The Milky Way’s disk, the flat, central region of the galaxy that contains mostly young stars, gas, and dust within the structure of its spiral arms, measures 200,000 light years across, making it significantly larger than initially thought, according to a new study.
Previous studies calculated the galaxy’s diameter at 100,000 to 160,000 light years.
In the most recent study, scientists analyzed data collected by the Apache Point Observatory Galactic Evolution Experiment (APOGEE) and by the Large Sky Area Multi-Object Fiber Spectroscopic Telescope (LAMOST) on the spectra of stars in the galactic disk.
A star’s spectrum breaks down its light into different colors whose patterns reveal the specific elements present within that star.
For this study, researchers analyzed the metallicities or amounts of heavy elements, within disk stars and were surprised to find stars with high metallicities beyond the region they believed to be the boundary of the galaxy’s disk.

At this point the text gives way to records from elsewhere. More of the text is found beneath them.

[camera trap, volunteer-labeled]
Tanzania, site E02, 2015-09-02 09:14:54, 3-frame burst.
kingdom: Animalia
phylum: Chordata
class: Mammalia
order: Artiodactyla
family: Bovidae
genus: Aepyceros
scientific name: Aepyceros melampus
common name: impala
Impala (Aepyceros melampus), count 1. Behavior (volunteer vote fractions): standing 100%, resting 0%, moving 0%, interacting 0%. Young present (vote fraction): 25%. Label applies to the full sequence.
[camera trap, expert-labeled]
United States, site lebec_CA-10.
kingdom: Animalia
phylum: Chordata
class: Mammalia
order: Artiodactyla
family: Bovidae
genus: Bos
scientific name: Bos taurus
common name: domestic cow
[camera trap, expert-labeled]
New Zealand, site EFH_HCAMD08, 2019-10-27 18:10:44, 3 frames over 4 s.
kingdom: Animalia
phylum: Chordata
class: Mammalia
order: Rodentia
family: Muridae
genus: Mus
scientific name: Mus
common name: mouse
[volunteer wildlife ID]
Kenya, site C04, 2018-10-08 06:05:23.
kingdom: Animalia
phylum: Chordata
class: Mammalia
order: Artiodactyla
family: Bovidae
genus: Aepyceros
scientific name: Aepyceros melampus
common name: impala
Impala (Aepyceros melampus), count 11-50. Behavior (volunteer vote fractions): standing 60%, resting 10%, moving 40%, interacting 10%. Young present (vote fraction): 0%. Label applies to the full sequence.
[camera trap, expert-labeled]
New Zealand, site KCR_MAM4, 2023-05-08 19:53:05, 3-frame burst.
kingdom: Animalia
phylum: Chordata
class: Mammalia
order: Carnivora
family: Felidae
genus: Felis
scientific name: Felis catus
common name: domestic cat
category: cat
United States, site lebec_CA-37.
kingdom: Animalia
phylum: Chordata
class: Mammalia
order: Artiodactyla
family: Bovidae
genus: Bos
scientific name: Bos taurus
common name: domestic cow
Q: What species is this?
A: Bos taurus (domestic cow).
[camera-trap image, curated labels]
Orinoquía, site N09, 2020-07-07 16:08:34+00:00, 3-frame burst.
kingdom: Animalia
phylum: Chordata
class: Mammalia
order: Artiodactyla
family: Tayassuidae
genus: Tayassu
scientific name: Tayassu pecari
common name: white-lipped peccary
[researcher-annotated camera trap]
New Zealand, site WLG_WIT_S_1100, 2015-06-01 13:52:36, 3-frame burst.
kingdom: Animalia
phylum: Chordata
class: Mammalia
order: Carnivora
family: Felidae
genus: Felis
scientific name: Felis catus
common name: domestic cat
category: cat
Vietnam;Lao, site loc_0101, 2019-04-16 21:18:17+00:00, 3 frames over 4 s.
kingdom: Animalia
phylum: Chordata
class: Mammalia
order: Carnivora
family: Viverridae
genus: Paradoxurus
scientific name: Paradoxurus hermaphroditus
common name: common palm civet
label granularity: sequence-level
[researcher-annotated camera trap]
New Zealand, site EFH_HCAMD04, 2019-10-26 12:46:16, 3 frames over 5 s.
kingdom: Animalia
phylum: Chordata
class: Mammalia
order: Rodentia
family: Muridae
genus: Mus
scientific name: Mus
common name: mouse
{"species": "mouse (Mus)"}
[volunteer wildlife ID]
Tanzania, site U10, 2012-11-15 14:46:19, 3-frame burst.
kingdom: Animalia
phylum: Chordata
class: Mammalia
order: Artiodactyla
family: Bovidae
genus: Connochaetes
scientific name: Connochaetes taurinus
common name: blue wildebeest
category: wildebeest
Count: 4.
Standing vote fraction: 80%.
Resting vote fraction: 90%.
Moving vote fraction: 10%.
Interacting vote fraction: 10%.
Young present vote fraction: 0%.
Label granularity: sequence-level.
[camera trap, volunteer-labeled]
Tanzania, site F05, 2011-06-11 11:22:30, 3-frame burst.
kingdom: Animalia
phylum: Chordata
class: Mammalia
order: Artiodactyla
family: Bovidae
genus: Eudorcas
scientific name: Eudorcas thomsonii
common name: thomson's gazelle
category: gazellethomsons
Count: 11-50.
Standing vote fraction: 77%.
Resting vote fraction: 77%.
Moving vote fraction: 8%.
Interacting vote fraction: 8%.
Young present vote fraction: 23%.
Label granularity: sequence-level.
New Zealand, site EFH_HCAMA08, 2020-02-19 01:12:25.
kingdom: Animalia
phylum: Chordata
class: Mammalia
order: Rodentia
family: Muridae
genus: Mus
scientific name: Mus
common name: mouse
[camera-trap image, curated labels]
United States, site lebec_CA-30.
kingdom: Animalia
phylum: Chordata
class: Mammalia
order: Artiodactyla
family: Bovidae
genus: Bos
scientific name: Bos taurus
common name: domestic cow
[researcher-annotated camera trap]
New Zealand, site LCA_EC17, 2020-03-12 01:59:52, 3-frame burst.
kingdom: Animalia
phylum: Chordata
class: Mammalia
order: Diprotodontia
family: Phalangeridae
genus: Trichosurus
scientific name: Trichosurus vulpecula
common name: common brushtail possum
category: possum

“We have shown that there is an appreciable fraction of stars with higher metallicity, characteristic of disk stars, further out than the previously assumed limit on the radius of the galaxy disk,” said Carlos Allende of the Astrophysics Institute of the Canary Islands (IAC).
Although spiral disks are usually thin, that is not the case for the Milky Way. “The disk of our galaxy is huge, around 200,000 light years in diameter,” stated Martin Lopez-Corredoira, also of the Astrophysics Institute.
The newly-discovered metal-rich disk stars are located about three times further and possibly as far as four times further from the galactic center than our Sun.
One light year is equal to approximately six trillion miles (10 trillion km). A spacecraft traveling at the speed of light would take 200,000 years to cross from one end of the galaxy to the other.
A paper detailing the study’s findings has been published in the journal Astronomy and Astrophysics.